**YOUR OBJECTIVE**
Your copy should begin at the line containing "Врио проверил успеют" and end at the last line of the records; transcribe those lines exactly and leave out every picture.

#### SOURCE DATA

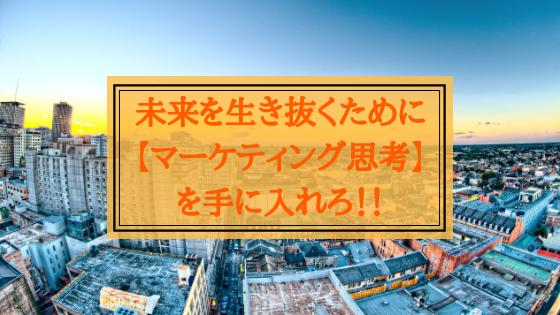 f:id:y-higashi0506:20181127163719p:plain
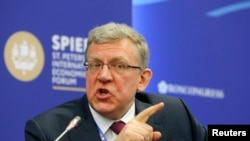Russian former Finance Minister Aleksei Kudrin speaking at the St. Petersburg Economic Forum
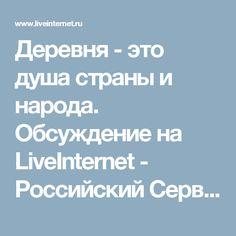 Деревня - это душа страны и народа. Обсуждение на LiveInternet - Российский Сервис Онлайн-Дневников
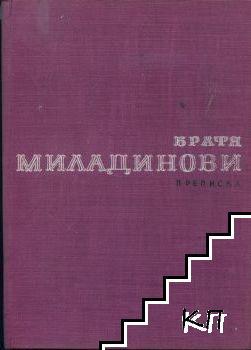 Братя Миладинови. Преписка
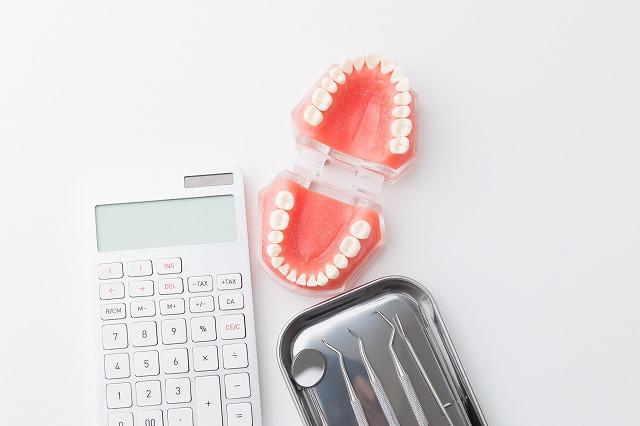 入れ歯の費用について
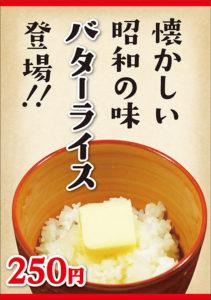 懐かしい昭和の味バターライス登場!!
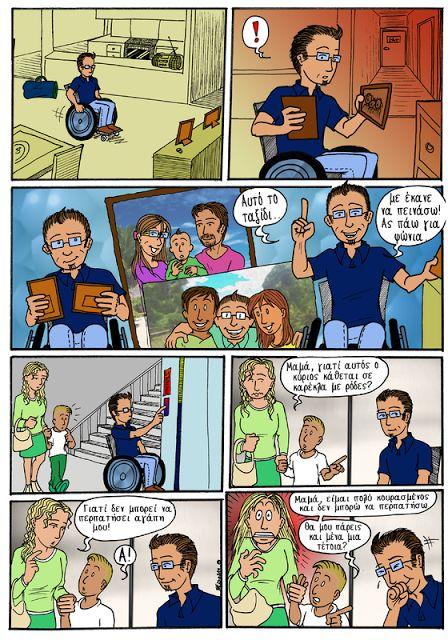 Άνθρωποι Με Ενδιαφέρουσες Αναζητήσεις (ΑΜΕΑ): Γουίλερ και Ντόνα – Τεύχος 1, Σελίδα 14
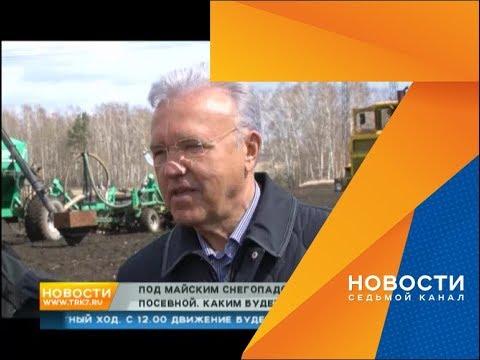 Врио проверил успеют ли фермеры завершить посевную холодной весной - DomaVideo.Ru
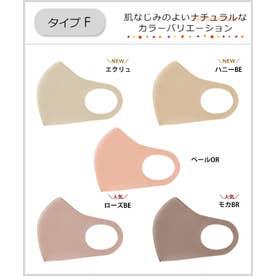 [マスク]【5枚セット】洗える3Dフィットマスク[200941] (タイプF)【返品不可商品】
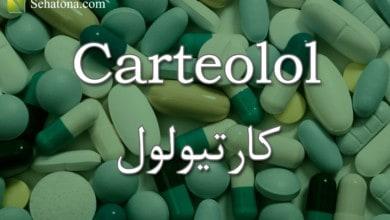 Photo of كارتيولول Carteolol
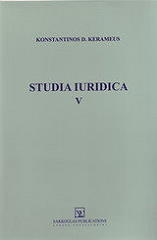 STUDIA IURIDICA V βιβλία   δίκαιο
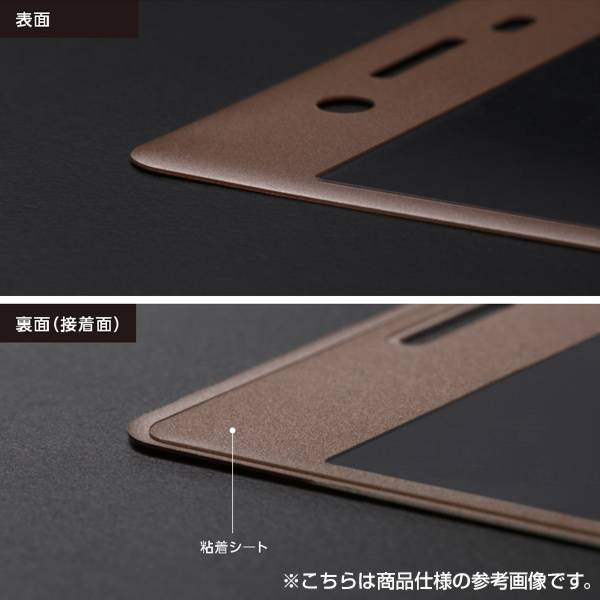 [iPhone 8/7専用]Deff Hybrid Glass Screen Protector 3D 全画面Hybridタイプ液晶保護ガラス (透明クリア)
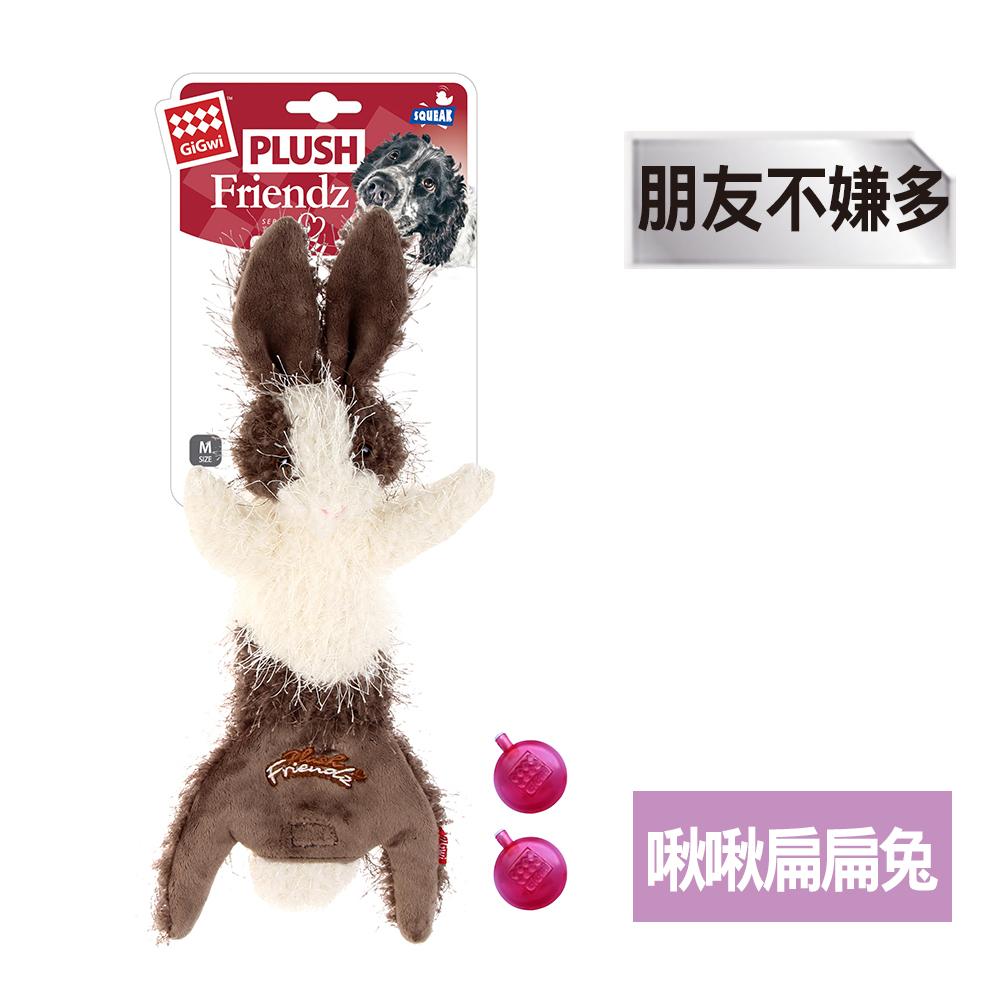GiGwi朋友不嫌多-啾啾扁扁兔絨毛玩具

########

**REPLY TO THE TASK**
 Врио проверил успеют ли фермеры завершить посевную холодной весной - DomaVideo.Ru
 [マスク]【5枚セット】洗える3Dフィットマスク[200941] (タイプF)【返品不可商品】
 Photo of كارتيولول Carteolol
 STUDIA IURIDICA V βιβλία   δίκαιο
 [iPhone 8/7専用]Deff Hybrid Glass Screen Protector 3D 全画面Hybridタイプ液晶保護ガラス (透明クリア)
GiGwi朋友不嫌多-啾啾扁扁兔絨毛玩具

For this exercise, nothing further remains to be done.